A Ling Hanye se le erizó el vello y no parpadeó ni un instante.
—Esta espada es demasiado aterradora.
Lv Jie, un compañero espadachín, sintió que su corazón casi se detenía, abrumado por la majestuosidad de esta espada. Tenía la sensación de que incluso cinco como él serían aniquilados por esta espada sin el más mínimo suspense.
—Esta técnica de espada contiene un rastro del resentimiento de un dragón, es realmente digna de ser una Técnica Antigua de Espada.
Un destello de luz apareció en los hermosos ojos de Gu Hanxiang. La espada del Marqués Long Jian había encendido su voluntad de luchar. Quería ver qué poder era mayor: el lamento lastimero de la espada de dragón del Marqués Long Jian o sus propios Seis Extremos Fríos como la Nieve.
—¡Se acabó!
La Espada Matadragones en la mano del Marqués Long Jian se lanzó hacia adelante, la Sombra de Dragón sin cabeza estalló hasta su límite. En ese momento, la Espada Matadragones irrumpió con la luz de estrellas explosivas, increíblemente rápida y brillantemente resplandeciente.
¡El Golpe Mortal de la Caída del Dragón!
¡La luz mortal de un dragón colosal cayendo en picado!
—¡Liberación de cien espadas!
Un destello agudo atravesó los ojos de Ye Xuan mientras impulsaba la Formación de Espada de Agua de Lluvia, desatando de nuevo la Liberación de Cien Espadas.

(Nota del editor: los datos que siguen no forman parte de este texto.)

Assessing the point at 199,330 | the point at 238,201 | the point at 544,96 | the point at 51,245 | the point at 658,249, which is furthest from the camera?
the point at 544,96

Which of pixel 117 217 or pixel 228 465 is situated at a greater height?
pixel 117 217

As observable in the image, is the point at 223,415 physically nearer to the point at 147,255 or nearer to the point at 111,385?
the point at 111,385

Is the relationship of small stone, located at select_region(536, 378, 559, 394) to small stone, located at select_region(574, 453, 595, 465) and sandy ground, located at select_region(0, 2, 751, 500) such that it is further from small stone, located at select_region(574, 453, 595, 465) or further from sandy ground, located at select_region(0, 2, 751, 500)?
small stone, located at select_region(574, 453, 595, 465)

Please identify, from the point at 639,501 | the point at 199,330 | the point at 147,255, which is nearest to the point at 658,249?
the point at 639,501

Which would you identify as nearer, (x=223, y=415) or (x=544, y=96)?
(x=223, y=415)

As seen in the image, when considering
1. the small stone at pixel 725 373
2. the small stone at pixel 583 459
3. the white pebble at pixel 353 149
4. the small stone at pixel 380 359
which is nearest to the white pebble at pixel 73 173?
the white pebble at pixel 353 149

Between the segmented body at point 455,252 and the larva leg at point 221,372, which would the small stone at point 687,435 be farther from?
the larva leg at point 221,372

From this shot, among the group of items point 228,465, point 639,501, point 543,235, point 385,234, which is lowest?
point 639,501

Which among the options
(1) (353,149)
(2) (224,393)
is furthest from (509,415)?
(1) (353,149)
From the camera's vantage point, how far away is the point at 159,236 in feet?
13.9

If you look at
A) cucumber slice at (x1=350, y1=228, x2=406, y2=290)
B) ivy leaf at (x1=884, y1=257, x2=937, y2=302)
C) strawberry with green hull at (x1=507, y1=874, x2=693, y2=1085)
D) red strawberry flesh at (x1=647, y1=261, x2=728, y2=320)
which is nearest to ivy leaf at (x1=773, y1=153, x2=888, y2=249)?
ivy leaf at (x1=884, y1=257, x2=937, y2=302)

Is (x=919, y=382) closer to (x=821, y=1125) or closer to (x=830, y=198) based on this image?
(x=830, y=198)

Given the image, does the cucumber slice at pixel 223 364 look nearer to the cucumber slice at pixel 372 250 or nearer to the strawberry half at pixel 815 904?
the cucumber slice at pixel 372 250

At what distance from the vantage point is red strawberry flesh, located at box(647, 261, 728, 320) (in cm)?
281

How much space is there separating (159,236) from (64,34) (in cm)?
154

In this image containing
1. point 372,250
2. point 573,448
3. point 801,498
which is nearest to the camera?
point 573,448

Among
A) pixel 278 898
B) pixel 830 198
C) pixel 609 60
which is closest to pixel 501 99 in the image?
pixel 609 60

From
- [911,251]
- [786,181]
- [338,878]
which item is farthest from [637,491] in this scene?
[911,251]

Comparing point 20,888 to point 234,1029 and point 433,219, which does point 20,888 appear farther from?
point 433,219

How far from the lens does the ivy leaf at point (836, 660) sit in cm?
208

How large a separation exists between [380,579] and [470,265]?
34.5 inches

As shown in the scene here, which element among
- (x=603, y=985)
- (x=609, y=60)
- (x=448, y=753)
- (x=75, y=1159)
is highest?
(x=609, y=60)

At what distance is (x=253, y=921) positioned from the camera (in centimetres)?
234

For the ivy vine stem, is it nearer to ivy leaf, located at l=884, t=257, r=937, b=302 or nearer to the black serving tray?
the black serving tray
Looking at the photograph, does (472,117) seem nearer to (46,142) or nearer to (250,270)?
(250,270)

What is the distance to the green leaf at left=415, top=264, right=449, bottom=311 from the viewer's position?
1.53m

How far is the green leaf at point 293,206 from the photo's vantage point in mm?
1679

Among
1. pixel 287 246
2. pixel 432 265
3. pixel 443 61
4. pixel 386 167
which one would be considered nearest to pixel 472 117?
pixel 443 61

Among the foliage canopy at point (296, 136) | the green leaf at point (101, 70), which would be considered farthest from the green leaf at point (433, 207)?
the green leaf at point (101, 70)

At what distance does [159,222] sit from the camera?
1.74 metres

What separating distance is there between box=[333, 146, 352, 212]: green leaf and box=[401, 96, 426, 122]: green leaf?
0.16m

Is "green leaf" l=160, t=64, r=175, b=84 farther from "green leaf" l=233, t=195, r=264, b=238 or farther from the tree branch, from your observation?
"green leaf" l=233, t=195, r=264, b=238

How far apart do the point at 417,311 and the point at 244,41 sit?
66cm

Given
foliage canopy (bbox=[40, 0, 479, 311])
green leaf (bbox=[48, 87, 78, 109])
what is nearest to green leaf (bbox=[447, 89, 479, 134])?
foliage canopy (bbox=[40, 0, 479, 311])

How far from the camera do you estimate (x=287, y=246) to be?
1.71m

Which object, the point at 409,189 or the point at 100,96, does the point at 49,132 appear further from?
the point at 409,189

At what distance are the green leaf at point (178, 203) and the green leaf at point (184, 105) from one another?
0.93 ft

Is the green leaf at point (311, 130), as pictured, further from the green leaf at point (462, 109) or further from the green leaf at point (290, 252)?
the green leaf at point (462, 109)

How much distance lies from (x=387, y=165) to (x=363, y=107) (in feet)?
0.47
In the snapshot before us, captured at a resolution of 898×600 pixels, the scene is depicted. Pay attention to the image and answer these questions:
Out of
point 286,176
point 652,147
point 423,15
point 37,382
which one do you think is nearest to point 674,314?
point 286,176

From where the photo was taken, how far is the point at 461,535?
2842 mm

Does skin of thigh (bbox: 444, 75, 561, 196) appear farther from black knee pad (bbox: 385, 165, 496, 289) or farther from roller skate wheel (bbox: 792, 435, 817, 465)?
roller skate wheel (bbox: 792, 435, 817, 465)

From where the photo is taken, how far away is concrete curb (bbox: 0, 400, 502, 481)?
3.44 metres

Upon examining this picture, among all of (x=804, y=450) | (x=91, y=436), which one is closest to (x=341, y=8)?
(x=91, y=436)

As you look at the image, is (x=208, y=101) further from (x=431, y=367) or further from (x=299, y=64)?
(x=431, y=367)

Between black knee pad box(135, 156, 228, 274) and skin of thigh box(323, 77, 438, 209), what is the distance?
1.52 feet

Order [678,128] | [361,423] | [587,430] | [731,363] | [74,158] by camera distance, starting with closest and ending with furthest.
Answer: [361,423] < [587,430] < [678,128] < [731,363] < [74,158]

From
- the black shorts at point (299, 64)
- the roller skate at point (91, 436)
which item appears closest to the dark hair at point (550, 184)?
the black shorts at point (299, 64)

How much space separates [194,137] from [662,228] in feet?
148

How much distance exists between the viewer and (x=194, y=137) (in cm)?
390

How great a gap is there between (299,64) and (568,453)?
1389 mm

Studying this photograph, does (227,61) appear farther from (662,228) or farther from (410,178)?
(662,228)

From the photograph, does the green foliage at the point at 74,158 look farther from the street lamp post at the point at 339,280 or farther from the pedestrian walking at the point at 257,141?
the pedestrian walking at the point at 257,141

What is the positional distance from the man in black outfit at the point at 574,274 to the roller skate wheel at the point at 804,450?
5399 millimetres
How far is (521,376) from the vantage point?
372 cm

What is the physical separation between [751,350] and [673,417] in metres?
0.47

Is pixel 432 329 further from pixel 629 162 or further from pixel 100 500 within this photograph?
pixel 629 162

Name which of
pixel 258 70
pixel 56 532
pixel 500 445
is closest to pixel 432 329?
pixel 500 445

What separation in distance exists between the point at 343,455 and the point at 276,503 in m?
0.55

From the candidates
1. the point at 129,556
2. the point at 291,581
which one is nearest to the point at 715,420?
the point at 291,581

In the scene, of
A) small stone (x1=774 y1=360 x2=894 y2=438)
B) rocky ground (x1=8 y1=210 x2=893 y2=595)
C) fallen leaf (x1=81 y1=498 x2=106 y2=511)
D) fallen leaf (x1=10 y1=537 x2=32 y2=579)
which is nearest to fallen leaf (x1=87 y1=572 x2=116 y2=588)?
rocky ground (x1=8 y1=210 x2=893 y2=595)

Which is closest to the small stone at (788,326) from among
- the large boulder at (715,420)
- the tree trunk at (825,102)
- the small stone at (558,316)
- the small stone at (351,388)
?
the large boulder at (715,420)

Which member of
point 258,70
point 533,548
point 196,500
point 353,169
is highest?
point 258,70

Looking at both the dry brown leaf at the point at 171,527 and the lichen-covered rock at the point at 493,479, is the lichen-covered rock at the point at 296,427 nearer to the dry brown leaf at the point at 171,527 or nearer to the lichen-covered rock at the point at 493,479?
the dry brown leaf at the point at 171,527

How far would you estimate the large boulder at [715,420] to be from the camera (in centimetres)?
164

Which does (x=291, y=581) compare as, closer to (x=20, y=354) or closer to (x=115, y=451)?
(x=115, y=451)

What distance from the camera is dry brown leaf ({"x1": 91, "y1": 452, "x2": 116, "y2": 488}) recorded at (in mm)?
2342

El inmenso Qi de Espada barrió el lugar, y en cada hebra se encontraba la voluntad indomable de Ye Xuan.
—¿Cómo puede ser?
El rostro del Marqués Long Jian cambió. ¡No podía creer que Ye Xuan pudiera desatar la Liberación de Cien Espadas de nuevo, y esta vez, su poder parecía haber aumentado con respecto a la anterior!
¡Bum, bum, bum!
El Qi de Espada colisionó con la aurora en forma de dragón, explotando al impactar, y luego la Matriz de Espadas de Ye Xuan chocó ferozmente con la del Marqués Long Jian.
En un instante, una oleada de energía estupenda barrió el espacio. Como el efecto de insonorización de las paredes de cristal era bastante bueno, nadie oyó ningún ruido. Sin embargo, el denso y fragmentado Qi de Espada que golpeaba las paredes de cristal parecía una marea, lo que resultaba increíblemente impactante.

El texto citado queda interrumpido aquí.